As Azenhas do Mar não ficam na Bretanha e que se saiba Monet nunca aqui esteve, apesar de Raul Proença, no seu Guia de Portugal de 1924, garantir que o local era então muito frequentado por artistas. Porém, aquilo que Monet encontrou na catedral também aqui merece ser observado. O microclima de Sintra é famoso e talvez não se faça sentir em mais lugar nenhum como nas praias recortadas pela serra.

Céu carregado e tempestuoso, nevoeiro, muito nevoeiro, cúmulos de algodão a pintar o azul ciano, crepúsculos púrpura filtrados pela neblina que chega do mar devolvem uma vista sempre diferente desta bela e enigmática povoação.

Azenhas do Mar

As Azenhas do Mar são uma descoberta turística do século XX. No seu roteiro das praias do século XIX, Ramalho Ortigão não as menciona. Meio século depois, já eram uma obsessão da burguesia.

A mais bela maneira de lá chegar é pelo lado Sul, vindo de Colares e da Praia das Maçãs. No lado sul da ribeira do Cameijo, há um miradouro e um parque de estacionamento com vista sobre as Azenhas do Mar que é uma pérola. O casario branco disposto na encosta como se de um presépio se tratasse parece que sempre ali esteve, mas até meados do século XX o número de casas era muito mais reduzido.

Um olhar desatento poderia sugerir que aquela era uma pequena povoação piscatória, mas há dois elementos que não batem certo. A enseada constantemente batida pelo mar não se presta a embarques e desembarques e, como o nome indica, mesmo já não havendo nenhuma em laboração, as inúmeras mós alveiras, esculpidas em calcário e usadas na moagem dos grãos de trigo, são ainda visíveis entre as casas e jardins que alojam agora veraneantes.

- Excertos da listagem -
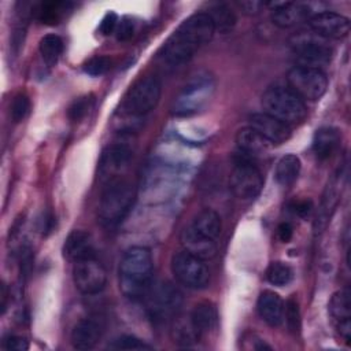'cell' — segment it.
<instances>
[{"label":"cell","instance_id":"74e56055","mask_svg":"<svg viewBox=\"0 0 351 351\" xmlns=\"http://www.w3.org/2000/svg\"><path fill=\"white\" fill-rule=\"evenodd\" d=\"M3 347L10 351H26L29 348V341L23 336L10 335L3 340Z\"/></svg>","mask_w":351,"mask_h":351},{"label":"cell","instance_id":"83f0119b","mask_svg":"<svg viewBox=\"0 0 351 351\" xmlns=\"http://www.w3.org/2000/svg\"><path fill=\"white\" fill-rule=\"evenodd\" d=\"M266 278L271 285L284 287L293 278V270L284 262H271L266 269Z\"/></svg>","mask_w":351,"mask_h":351},{"label":"cell","instance_id":"ba28073f","mask_svg":"<svg viewBox=\"0 0 351 351\" xmlns=\"http://www.w3.org/2000/svg\"><path fill=\"white\" fill-rule=\"evenodd\" d=\"M287 82L303 101H317L328 89L326 74L318 67L304 64L293 66L287 74Z\"/></svg>","mask_w":351,"mask_h":351},{"label":"cell","instance_id":"9c48e42d","mask_svg":"<svg viewBox=\"0 0 351 351\" xmlns=\"http://www.w3.org/2000/svg\"><path fill=\"white\" fill-rule=\"evenodd\" d=\"M170 267L176 280L189 289H203L208 284L210 271L204 259L185 250L173 255Z\"/></svg>","mask_w":351,"mask_h":351},{"label":"cell","instance_id":"52a82bcc","mask_svg":"<svg viewBox=\"0 0 351 351\" xmlns=\"http://www.w3.org/2000/svg\"><path fill=\"white\" fill-rule=\"evenodd\" d=\"M147 311L154 322H166L176 319L177 313L182 304L181 291L169 281L152 284L145 295Z\"/></svg>","mask_w":351,"mask_h":351},{"label":"cell","instance_id":"277c9868","mask_svg":"<svg viewBox=\"0 0 351 351\" xmlns=\"http://www.w3.org/2000/svg\"><path fill=\"white\" fill-rule=\"evenodd\" d=\"M136 200L134 185L125 178H112L106 182L99 200V219L107 226H117L129 214Z\"/></svg>","mask_w":351,"mask_h":351},{"label":"cell","instance_id":"7a4b0ae2","mask_svg":"<svg viewBox=\"0 0 351 351\" xmlns=\"http://www.w3.org/2000/svg\"><path fill=\"white\" fill-rule=\"evenodd\" d=\"M154 259L147 247L136 245L129 248L118 269L119 289L130 300L144 299L152 287Z\"/></svg>","mask_w":351,"mask_h":351},{"label":"cell","instance_id":"f1b7e54d","mask_svg":"<svg viewBox=\"0 0 351 351\" xmlns=\"http://www.w3.org/2000/svg\"><path fill=\"white\" fill-rule=\"evenodd\" d=\"M66 3H59V1H52V3H43L38 10H37V18L43 23L48 25H55L60 19L62 12L66 8Z\"/></svg>","mask_w":351,"mask_h":351},{"label":"cell","instance_id":"f546056e","mask_svg":"<svg viewBox=\"0 0 351 351\" xmlns=\"http://www.w3.org/2000/svg\"><path fill=\"white\" fill-rule=\"evenodd\" d=\"M173 336H174V341L181 346H191L193 341H196L199 339V336L193 330L189 319L188 321H174Z\"/></svg>","mask_w":351,"mask_h":351},{"label":"cell","instance_id":"4316f807","mask_svg":"<svg viewBox=\"0 0 351 351\" xmlns=\"http://www.w3.org/2000/svg\"><path fill=\"white\" fill-rule=\"evenodd\" d=\"M207 14L214 23L215 32H219L222 34L229 33L236 25V15L226 4H215Z\"/></svg>","mask_w":351,"mask_h":351},{"label":"cell","instance_id":"603a6c76","mask_svg":"<svg viewBox=\"0 0 351 351\" xmlns=\"http://www.w3.org/2000/svg\"><path fill=\"white\" fill-rule=\"evenodd\" d=\"M341 143V134L336 128H319L313 137V152L321 160L330 158Z\"/></svg>","mask_w":351,"mask_h":351},{"label":"cell","instance_id":"cb8c5ba5","mask_svg":"<svg viewBox=\"0 0 351 351\" xmlns=\"http://www.w3.org/2000/svg\"><path fill=\"white\" fill-rule=\"evenodd\" d=\"M236 145L241 155L255 156L269 149L270 144L251 126L243 128L236 134Z\"/></svg>","mask_w":351,"mask_h":351},{"label":"cell","instance_id":"f35d334b","mask_svg":"<svg viewBox=\"0 0 351 351\" xmlns=\"http://www.w3.org/2000/svg\"><path fill=\"white\" fill-rule=\"evenodd\" d=\"M291 208L292 211L302 217V218H306L311 214L313 211V202L310 199H302V200H295L292 204H291Z\"/></svg>","mask_w":351,"mask_h":351},{"label":"cell","instance_id":"3957f363","mask_svg":"<svg viewBox=\"0 0 351 351\" xmlns=\"http://www.w3.org/2000/svg\"><path fill=\"white\" fill-rule=\"evenodd\" d=\"M222 230V221L217 211L204 208L192 219L191 225L181 233L184 250L202 258L210 259L217 254V239Z\"/></svg>","mask_w":351,"mask_h":351},{"label":"cell","instance_id":"1f68e13d","mask_svg":"<svg viewBox=\"0 0 351 351\" xmlns=\"http://www.w3.org/2000/svg\"><path fill=\"white\" fill-rule=\"evenodd\" d=\"M32 104H30V99L26 93H18L10 106V115L12 118L14 122H22L30 112Z\"/></svg>","mask_w":351,"mask_h":351},{"label":"cell","instance_id":"9a60e30c","mask_svg":"<svg viewBox=\"0 0 351 351\" xmlns=\"http://www.w3.org/2000/svg\"><path fill=\"white\" fill-rule=\"evenodd\" d=\"M269 5L271 7V22L281 29L293 27L304 21H308L311 16V8L306 3L280 1L271 3Z\"/></svg>","mask_w":351,"mask_h":351},{"label":"cell","instance_id":"d4e9b609","mask_svg":"<svg viewBox=\"0 0 351 351\" xmlns=\"http://www.w3.org/2000/svg\"><path fill=\"white\" fill-rule=\"evenodd\" d=\"M300 170H302V162L296 155L293 154L284 155L277 162V166H276V173H274L276 181L281 186H289L298 180Z\"/></svg>","mask_w":351,"mask_h":351},{"label":"cell","instance_id":"44dd1931","mask_svg":"<svg viewBox=\"0 0 351 351\" xmlns=\"http://www.w3.org/2000/svg\"><path fill=\"white\" fill-rule=\"evenodd\" d=\"M95 255L93 244L89 233L84 230H73L64 240L63 244V256L74 263L82 258Z\"/></svg>","mask_w":351,"mask_h":351},{"label":"cell","instance_id":"ab89813d","mask_svg":"<svg viewBox=\"0 0 351 351\" xmlns=\"http://www.w3.org/2000/svg\"><path fill=\"white\" fill-rule=\"evenodd\" d=\"M239 7L245 12V14H250V15H255L258 14L263 7H265V3L262 1H240L239 3Z\"/></svg>","mask_w":351,"mask_h":351},{"label":"cell","instance_id":"5b68a950","mask_svg":"<svg viewBox=\"0 0 351 351\" xmlns=\"http://www.w3.org/2000/svg\"><path fill=\"white\" fill-rule=\"evenodd\" d=\"M263 112L280 119L287 125L302 122L307 115L306 103L288 86L274 85L262 95Z\"/></svg>","mask_w":351,"mask_h":351},{"label":"cell","instance_id":"d590c367","mask_svg":"<svg viewBox=\"0 0 351 351\" xmlns=\"http://www.w3.org/2000/svg\"><path fill=\"white\" fill-rule=\"evenodd\" d=\"M134 33V22L130 18H122L115 29V37L118 41H126L132 38Z\"/></svg>","mask_w":351,"mask_h":351},{"label":"cell","instance_id":"ac0fdd59","mask_svg":"<svg viewBox=\"0 0 351 351\" xmlns=\"http://www.w3.org/2000/svg\"><path fill=\"white\" fill-rule=\"evenodd\" d=\"M329 314L339 335L348 343L351 335V304L348 291H337L329 300Z\"/></svg>","mask_w":351,"mask_h":351},{"label":"cell","instance_id":"5bb4252c","mask_svg":"<svg viewBox=\"0 0 351 351\" xmlns=\"http://www.w3.org/2000/svg\"><path fill=\"white\" fill-rule=\"evenodd\" d=\"M308 26L317 36L325 40L344 38L350 32V19L333 11H321L308 18Z\"/></svg>","mask_w":351,"mask_h":351},{"label":"cell","instance_id":"e575fe53","mask_svg":"<svg viewBox=\"0 0 351 351\" xmlns=\"http://www.w3.org/2000/svg\"><path fill=\"white\" fill-rule=\"evenodd\" d=\"M111 67V59L108 56H95L84 64V71L92 77L103 75Z\"/></svg>","mask_w":351,"mask_h":351},{"label":"cell","instance_id":"8992f818","mask_svg":"<svg viewBox=\"0 0 351 351\" xmlns=\"http://www.w3.org/2000/svg\"><path fill=\"white\" fill-rule=\"evenodd\" d=\"M160 93L162 82L156 75L143 77L126 92L121 103V111L129 117H143L158 106Z\"/></svg>","mask_w":351,"mask_h":351},{"label":"cell","instance_id":"2e32d148","mask_svg":"<svg viewBox=\"0 0 351 351\" xmlns=\"http://www.w3.org/2000/svg\"><path fill=\"white\" fill-rule=\"evenodd\" d=\"M250 126L270 145L282 144L291 137V126L266 112L252 114L250 117Z\"/></svg>","mask_w":351,"mask_h":351},{"label":"cell","instance_id":"60d3db41","mask_svg":"<svg viewBox=\"0 0 351 351\" xmlns=\"http://www.w3.org/2000/svg\"><path fill=\"white\" fill-rule=\"evenodd\" d=\"M277 234H278V239L282 241V243H288L292 236H293V228L291 223L288 222H282L278 225L277 228Z\"/></svg>","mask_w":351,"mask_h":351},{"label":"cell","instance_id":"d6986e66","mask_svg":"<svg viewBox=\"0 0 351 351\" xmlns=\"http://www.w3.org/2000/svg\"><path fill=\"white\" fill-rule=\"evenodd\" d=\"M103 336V325L100 319L95 317H86L80 319L70 335V340L77 350L93 348Z\"/></svg>","mask_w":351,"mask_h":351},{"label":"cell","instance_id":"7c38bea8","mask_svg":"<svg viewBox=\"0 0 351 351\" xmlns=\"http://www.w3.org/2000/svg\"><path fill=\"white\" fill-rule=\"evenodd\" d=\"M73 280L81 293L96 295L106 288L107 271L103 263L92 255L73 263Z\"/></svg>","mask_w":351,"mask_h":351},{"label":"cell","instance_id":"b9f144b4","mask_svg":"<svg viewBox=\"0 0 351 351\" xmlns=\"http://www.w3.org/2000/svg\"><path fill=\"white\" fill-rule=\"evenodd\" d=\"M1 299H3V303H1V310H3V313L5 311V308H7V288H5V285L3 284V288H1Z\"/></svg>","mask_w":351,"mask_h":351},{"label":"cell","instance_id":"484cf974","mask_svg":"<svg viewBox=\"0 0 351 351\" xmlns=\"http://www.w3.org/2000/svg\"><path fill=\"white\" fill-rule=\"evenodd\" d=\"M63 40L56 34H45L38 44V51L43 60L49 66H55L63 52Z\"/></svg>","mask_w":351,"mask_h":351},{"label":"cell","instance_id":"4fadbf2b","mask_svg":"<svg viewBox=\"0 0 351 351\" xmlns=\"http://www.w3.org/2000/svg\"><path fill=\"white\" fill-rule=\"evenodd\" d=\"M213 90V82L207 75L196 78L184 88L177 101L174 103V114L191 115L197 112L208 100Z\"/></svg>","mask_w":351,"mask_h":351},{"label":"cell","instance_id":"d6a6232c","mask_svg":"<svg viewBox=\"0 0 351 351\" xmlns=\"http://www.w3.org/2000/svg\"><path fill=\"white\" fill-rule=\"evenodd\" d=\"M92 104H93V99H92L90 95H85V96H81V97L75 99V100L70 104V107H69V110H67L69 118H70L71 121H80V119H82V118L89 112Z\"/></svg>","mask_w":351,"mask_h":351},{"label":"cell","instance_id":"7402d4cb","mask_svg":"<svg viewBox=\"0 0 351 351\" xmlns=\"http://www.w3.org/2000/svg\"><path fill=\"white\" fill-rule=\"evenodd\" d=\"M188 319L199 337L208 335L218 322L217 307L211 302H200L193 307Z\"/></svg>","mask_w":351,"mask_h":351},{"label":"cell","instance_id":"4dcf8cb0","mask_svg":"<svg viewBox=\"0 0 351 351\" xmlns=\"http://www.w3.org/2000/svg\"><path fill=\"white\" fill-rule=\"evenodd\" d=\"M284 318L289 332L298 333L300 330L302 319H300V308L299 303L295 298H289L284 304Z\"/></svg>","mask_w":351,"mask_h":351},{"label":"cell","instance_id":"ffe728a7","mask_svg":"<svg viewBox=\"0 0 351 351\" xmlns=\"http://www.w3.org/2000/svg\"><path fill=\"white\" fill-rule=\"evenodd\" d=\"M256 310L259 317L273 328L280 326L284 321V302L280 295L273 291L261 292L256 302Z\"/></svg>","mask_w":351,"mask_h":351},{"label":"cell","instance_id":"30bf717a","mask_svg":"<svg viewBox=\"0 0 351 351\" xmlns=\"http://www.w3.org/2000/svg\"><path fill=\"white\" fill-rule=\"evenodd\" d=\"M291 47L300 64L318 67L330 62L333 49L325 38L315 33H299L291 38Z\"/></svg>","mask_w":351,"mask_h":351},{"label":"cell","instance_id":"e0dca14e","mask_svg":"<svg viewBox=\"0 0 351 351\" xmlns=\"http://www.w3.org/2000/svg\"><path fill=\"white\" fill-rule=\"evenodd\" d=\"M132 159V149L125 144L108 145L99 160V176L106 182L117 178V173L128 166Z\"/></svg>","mask_w":351,"mask_h":351},{"label":"cell","instance_id":"836d02e7","mask_svg":"<svg viewBox=\"0 0 351 351\" xmlns=\"http://www.w3.org/2000/svg\"><path fill=\"white\" fill-rule=\"evenodd\" d=\"M112 350H149L152 348L149 344L143 341L141 339L130 335H123L118 339H115L110 346Z\"/></svg>","mask_w":351,"mask_h":351},{"label":"cell","instance_id":"8fae6325","mask_svg":"<svg viewBox=\"0 0 351 351\" xmlns=\"http://www.w3.org/2000/svg\"><path fill=\"white\" fill-rule=\"evenodd\" d=\"M229 182L233 195L245 202L258 197L263 188V177L261 170L244 155L236 162L230 173Z\"/></svg>","mask_w":351,"mask_h":351},{"label":"cell","instance_id":"8d00e7d4","mask_svg":"<svg viewBox=\"0 0 351 351\" xmlns=\"http://www.w3.org/2000/svg\"><path fill=\"white\" fill-rule=\"evenodd\" d=\"M118 15L115 14V12H112V11H108L104 16H103V19H101V22L99 23V32H100V34H103V36H110V34H112V33H115V29H117V26H118Z\"/></svg>","mask_w":351,"mask_h":351},{"label":"cell","instance_id":"6da1fadb","mask_svg":"<svg viewBox=\"0 0 351 351\" xmlns=\"http://www.w3.org/2000/svg\"><path fill=\"white\" fill-rule=\"evenodd\" d=\"M215 33L214 23L207 12L188 16L167 38L162 48V58L170 66L188 62L195 52L207 44Z\"/></svg>","mask_w":351,"mask_h":351}]
</instances>
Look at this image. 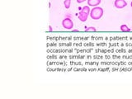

- O que se pede -
Por favor, indique qual é, segundo o texto sobre as Azenhas do Mar, a mais bela maneira de lá chegar.

- Resposta ao exercício -
Pelo lado sul, vindo de Colares e da Praia das Maçãs.